A run of items
-=-=-=-=-
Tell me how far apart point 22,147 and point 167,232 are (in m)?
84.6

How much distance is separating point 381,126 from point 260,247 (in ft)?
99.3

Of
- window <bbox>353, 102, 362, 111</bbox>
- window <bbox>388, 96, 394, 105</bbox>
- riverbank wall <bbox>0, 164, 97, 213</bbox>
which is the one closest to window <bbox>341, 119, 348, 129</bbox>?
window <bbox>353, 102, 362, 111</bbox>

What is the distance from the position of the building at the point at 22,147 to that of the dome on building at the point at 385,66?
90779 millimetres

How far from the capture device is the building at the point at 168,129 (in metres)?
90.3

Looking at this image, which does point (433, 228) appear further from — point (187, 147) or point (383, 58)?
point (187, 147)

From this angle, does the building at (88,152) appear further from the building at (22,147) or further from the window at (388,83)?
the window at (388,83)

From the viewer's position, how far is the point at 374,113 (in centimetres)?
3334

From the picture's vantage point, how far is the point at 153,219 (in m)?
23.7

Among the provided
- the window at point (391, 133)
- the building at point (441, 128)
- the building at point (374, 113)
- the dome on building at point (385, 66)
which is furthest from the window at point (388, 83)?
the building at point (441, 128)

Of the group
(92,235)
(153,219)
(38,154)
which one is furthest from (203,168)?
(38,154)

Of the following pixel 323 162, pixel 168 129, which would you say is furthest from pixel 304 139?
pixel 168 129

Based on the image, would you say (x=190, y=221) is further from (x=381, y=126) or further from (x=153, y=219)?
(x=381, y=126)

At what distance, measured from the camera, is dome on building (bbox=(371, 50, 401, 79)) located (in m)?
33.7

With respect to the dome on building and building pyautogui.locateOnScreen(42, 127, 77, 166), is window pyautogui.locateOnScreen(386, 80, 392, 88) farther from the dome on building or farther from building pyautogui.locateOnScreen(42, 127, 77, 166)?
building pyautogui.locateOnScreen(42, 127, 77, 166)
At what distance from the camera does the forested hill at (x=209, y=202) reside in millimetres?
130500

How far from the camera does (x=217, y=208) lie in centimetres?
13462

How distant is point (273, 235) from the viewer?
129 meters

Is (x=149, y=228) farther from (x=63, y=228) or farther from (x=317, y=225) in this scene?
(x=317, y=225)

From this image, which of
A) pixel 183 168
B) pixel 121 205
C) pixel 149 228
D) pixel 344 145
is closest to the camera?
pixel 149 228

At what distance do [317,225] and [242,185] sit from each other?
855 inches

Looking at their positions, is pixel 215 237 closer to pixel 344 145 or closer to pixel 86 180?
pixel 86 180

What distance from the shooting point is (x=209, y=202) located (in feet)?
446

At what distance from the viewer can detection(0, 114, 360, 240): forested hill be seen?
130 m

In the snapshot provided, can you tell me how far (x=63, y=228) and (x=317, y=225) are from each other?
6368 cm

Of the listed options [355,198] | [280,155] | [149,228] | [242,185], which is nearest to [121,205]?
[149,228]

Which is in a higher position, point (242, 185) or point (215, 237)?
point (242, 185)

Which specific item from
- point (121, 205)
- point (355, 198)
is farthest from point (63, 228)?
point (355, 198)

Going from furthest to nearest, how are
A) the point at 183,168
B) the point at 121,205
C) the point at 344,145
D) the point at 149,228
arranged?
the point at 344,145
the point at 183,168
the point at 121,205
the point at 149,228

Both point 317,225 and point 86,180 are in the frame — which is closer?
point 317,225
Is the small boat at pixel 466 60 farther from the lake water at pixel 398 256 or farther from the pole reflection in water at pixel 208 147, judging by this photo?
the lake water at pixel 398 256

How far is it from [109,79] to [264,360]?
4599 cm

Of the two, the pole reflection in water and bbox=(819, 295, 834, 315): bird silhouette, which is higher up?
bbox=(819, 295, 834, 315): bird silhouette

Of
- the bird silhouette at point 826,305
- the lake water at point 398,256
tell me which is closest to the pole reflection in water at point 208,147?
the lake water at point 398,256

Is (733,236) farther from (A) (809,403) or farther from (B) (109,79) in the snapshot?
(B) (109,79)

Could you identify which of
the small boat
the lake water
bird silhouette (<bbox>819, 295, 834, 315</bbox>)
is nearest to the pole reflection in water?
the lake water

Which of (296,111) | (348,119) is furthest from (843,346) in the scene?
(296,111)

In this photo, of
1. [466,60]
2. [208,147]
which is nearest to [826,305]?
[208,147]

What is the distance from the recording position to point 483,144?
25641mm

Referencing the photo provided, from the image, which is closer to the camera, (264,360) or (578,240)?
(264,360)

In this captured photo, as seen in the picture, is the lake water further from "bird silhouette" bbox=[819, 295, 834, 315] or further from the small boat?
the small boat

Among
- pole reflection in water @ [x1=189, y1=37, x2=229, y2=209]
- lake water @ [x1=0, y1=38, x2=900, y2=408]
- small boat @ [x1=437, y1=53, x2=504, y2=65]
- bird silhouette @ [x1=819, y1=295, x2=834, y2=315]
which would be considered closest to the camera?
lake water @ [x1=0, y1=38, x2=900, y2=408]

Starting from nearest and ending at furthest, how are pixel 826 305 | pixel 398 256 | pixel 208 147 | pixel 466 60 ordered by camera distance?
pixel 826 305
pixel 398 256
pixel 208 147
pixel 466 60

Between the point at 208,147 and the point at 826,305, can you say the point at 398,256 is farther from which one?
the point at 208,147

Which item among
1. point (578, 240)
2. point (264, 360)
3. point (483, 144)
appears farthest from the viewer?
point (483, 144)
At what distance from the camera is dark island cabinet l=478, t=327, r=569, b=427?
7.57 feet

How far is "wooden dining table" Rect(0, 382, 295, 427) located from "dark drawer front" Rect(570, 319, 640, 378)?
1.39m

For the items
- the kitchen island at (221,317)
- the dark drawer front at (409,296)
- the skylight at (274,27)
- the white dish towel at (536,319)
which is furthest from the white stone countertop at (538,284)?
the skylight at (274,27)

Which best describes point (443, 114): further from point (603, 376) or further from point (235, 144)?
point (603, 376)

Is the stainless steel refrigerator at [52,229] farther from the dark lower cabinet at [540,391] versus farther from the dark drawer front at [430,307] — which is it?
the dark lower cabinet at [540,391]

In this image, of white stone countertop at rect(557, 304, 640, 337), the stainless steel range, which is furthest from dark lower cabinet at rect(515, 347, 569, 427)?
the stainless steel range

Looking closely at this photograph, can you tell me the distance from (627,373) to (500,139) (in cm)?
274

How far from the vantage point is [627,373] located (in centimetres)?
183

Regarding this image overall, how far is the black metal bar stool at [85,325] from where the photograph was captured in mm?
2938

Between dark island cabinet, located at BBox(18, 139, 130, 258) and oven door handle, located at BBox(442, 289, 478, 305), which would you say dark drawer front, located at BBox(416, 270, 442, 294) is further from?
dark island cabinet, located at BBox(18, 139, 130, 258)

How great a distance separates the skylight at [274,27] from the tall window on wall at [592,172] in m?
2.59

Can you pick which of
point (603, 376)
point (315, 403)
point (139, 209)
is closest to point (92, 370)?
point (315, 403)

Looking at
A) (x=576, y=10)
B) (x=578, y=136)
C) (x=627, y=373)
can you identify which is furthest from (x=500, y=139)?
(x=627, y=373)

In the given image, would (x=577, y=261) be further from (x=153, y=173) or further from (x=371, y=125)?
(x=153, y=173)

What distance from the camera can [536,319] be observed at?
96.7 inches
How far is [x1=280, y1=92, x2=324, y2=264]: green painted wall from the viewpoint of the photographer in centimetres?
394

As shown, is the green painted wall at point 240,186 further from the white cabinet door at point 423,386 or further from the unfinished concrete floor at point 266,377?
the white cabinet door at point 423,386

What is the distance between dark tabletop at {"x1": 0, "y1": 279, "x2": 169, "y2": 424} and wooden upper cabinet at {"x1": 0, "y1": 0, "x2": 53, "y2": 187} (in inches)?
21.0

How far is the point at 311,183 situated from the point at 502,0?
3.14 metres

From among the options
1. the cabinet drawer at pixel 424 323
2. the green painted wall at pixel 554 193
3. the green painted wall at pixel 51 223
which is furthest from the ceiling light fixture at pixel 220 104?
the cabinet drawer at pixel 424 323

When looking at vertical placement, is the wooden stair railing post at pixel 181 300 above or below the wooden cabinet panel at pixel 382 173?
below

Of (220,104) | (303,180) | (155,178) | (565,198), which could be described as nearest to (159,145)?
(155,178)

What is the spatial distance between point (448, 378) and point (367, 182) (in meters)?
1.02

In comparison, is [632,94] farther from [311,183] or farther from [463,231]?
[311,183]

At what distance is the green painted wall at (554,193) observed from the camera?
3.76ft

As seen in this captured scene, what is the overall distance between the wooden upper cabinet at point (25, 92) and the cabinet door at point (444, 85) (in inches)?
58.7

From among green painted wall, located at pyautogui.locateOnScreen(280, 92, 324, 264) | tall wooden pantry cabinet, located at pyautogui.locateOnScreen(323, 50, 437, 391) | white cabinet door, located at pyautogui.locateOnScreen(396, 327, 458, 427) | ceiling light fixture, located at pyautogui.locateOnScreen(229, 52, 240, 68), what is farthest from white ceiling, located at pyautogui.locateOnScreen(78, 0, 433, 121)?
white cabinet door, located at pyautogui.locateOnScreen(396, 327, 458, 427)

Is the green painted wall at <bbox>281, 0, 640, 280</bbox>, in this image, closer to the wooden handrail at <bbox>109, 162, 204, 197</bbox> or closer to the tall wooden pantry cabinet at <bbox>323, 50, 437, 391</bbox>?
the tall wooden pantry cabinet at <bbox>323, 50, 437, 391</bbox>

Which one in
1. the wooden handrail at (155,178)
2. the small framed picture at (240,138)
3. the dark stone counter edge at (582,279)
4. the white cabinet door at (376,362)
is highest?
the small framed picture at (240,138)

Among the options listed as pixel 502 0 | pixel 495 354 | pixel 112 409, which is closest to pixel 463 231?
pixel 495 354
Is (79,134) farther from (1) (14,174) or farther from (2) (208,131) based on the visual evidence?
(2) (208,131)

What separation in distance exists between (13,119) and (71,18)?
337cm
-=-=-=-=-
• **Aim of the task**:
Can you repeat, word for word, the lines above from the one containing "Among the options listed" through the end of the items?

• **Problem solution**:
Among the options listed as pixel 502 0 | pixel 495 354 | pixel 112 409, which is closest to pixel 463 231?
pixel 495 354
Is (79,134) farther from (1) (14,174) or farther from (2) (208,131) based on the visual evidence?
(2) (208,131)

What separation in distance exists between (13,119) and (71,18)?
337cm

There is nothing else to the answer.